● **SOURCE DOCUMENT**
"""

Withdrawal of Essential Amino Acids Increases Autophagy by a Pathway Involving Ca2+/Calmodulin-dependent Kinase Kinase-β (CaMKK-β)

Autophagy is the main lysosomal catabolic process that becomes activated under stress conditions, such as amino acid starvation and cytosolic Ca2+ upload. However, the molecular details on how both conditions control autophagy are still not fully understood. Here we link essential amino acid starvation and Ca2+ in a signaling pathway to activate autophagy. We show that withdrawal of essential amino acids leads to an increase in cytosolic Ca2+, arising from both extracellular medium and intracellular stores, which induces the activation of adenosine monophosphate-activated protein kinase (AMPK) via Ca2+/calmodulin-dependent kinase kinase-beta (CaMKK-beta). Furthermore, we show that autophagy induced by amino acid starvation requires AMPK, as this induction is attenuated in its absence. Subsequently, AMPK activates UNC-51-like kinase (ULK1), a mammalian autophagy-initiating kinase, through phosphorylation at Ser-555 in a process that requires CaMKK-beta. Finally, the mammalian target of rapamycin complex C1 (mTORC1), a negative regulator of autophagy downstream of AMPK, is inhibited by amino acid starvation in a Ca2+-sensitive manner, and CaMKK-beta appears to be important for mTORC1 inactivation, especially in the absence of extracellular Ca2+. All these results highlight that amino acid starvation regulates autophagy in part through an increase in cellular Ca2+ that activates a CaMKK-beta-AMPK pathway and inhibits mTORC1, which results in ULK1 stimulation.

"""

● **EXCERPTED RECORDS**
"""

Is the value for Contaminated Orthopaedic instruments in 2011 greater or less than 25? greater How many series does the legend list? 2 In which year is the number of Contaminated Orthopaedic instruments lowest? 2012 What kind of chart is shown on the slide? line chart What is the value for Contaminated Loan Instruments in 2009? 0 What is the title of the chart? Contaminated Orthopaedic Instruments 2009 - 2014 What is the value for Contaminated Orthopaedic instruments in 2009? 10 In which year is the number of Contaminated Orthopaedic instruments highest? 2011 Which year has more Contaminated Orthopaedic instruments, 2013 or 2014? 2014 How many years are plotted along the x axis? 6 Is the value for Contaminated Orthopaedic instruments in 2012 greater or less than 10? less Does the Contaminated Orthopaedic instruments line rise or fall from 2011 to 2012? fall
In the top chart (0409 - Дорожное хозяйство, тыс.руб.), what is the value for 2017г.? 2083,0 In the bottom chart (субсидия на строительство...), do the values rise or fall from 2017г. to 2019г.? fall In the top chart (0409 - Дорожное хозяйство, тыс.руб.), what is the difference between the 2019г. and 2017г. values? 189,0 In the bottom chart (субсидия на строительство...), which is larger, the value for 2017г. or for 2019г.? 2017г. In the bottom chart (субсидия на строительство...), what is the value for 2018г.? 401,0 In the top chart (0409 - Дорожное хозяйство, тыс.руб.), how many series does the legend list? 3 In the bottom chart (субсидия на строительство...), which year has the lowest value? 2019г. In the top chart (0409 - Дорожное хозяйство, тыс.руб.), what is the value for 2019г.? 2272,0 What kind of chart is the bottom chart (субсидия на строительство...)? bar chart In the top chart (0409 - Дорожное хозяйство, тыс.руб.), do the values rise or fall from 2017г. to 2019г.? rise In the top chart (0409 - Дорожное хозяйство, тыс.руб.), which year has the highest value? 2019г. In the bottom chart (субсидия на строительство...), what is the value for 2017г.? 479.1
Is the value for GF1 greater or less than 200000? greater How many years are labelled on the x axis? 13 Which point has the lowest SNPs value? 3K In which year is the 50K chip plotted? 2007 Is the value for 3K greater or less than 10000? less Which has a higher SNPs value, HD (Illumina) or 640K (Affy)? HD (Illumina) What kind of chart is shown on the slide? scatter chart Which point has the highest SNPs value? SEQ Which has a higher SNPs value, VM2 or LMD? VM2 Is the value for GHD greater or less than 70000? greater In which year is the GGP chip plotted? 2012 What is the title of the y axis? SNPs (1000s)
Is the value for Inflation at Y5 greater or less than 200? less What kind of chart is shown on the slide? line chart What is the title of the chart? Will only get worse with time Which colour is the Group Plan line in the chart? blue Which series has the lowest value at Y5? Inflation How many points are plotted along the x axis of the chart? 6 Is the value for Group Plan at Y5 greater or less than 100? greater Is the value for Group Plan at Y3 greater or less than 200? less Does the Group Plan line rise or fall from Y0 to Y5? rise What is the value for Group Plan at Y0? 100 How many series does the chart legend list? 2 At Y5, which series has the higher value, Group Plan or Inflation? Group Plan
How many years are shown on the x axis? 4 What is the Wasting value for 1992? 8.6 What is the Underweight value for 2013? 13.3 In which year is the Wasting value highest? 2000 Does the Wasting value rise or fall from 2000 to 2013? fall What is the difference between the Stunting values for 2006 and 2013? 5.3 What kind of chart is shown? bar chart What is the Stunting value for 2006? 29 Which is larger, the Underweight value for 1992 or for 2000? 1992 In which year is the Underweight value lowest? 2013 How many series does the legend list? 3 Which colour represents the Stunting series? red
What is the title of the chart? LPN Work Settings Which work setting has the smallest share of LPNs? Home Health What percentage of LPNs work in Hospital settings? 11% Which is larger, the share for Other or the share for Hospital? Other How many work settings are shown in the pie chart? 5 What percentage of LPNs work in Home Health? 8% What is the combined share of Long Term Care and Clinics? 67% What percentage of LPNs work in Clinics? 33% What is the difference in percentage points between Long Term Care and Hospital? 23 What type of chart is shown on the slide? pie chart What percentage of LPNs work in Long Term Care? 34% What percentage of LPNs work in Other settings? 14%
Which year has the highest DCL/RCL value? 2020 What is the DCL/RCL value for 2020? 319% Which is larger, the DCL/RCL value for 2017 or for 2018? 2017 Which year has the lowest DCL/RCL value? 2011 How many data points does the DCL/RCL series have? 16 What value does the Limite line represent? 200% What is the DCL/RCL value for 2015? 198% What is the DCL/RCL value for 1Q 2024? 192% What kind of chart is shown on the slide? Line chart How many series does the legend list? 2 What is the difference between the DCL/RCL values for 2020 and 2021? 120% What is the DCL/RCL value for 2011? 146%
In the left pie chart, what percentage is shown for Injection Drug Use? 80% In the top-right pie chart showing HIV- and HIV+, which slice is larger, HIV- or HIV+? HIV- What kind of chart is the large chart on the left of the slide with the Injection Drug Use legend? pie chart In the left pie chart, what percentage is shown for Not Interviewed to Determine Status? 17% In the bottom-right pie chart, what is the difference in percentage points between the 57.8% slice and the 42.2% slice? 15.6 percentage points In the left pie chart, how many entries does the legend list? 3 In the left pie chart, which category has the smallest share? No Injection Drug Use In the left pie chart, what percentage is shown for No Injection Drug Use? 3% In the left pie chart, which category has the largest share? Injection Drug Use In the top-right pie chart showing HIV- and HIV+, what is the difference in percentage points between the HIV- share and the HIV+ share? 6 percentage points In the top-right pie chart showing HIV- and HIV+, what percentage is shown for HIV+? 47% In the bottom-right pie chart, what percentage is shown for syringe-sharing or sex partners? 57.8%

"""

● **ACTIVITY 1**
Answer these from the abstract on amino acid withdrawal and autophagy:
(a) From which sources does the rise in cytosolic Ca2+ arise?
(b) At which site does AMPK phosphorylate ULK1?
(c) How does the abstract describe mTORC1's role?
● **ACTIVITY 2**
Decide whether each statement agrees with the abstract on amino acid withdrawal and autophagy. Answer yes or no, and quote the words that settle it.
(a) Autophagy induced by amino acid starvation is unaffected when AMPK is absent.
(b) ULK1 is a mammalian autophagy-initiating kinase.
(c) CaMKK-beta seems especially important for mTORC1 inactivation when extracellular Ca2+ is present.
● **ACTIVITY 3**
List every abbreviation that the abstract on amino acid withdrawal and autophagy spells out, each with its full form.
The data above are not used here.

● **EXERCISE OUTPUT 1**
(a) From both the extracellular medium and intracellular stores.
(b) Ser-555.
(c) As a negative regulator of autophagy downstream of AMPK.

● **EXERCISE OUTPUT 2**
(a) No: "autophagy induced by amino acid starvation requires AMPK, as this induction is attenuated in its absence"
(b) Yes: "UNC-51-like kinase (ULK1), a mammalian autophagy-initiating kinase"
(c) No: "especially in the absence of extracellular Ca2+"

● **EXERCISE OUTPUT 3**
AMPK: adenosine monophosphate-activated protein kinase
CaMKK-beta: Ca2+/calmodulin-dependent kinase kinase-beta
ULK1: UNC-51-like kinase
mTORC1: mammalian target of rapamycin complex C1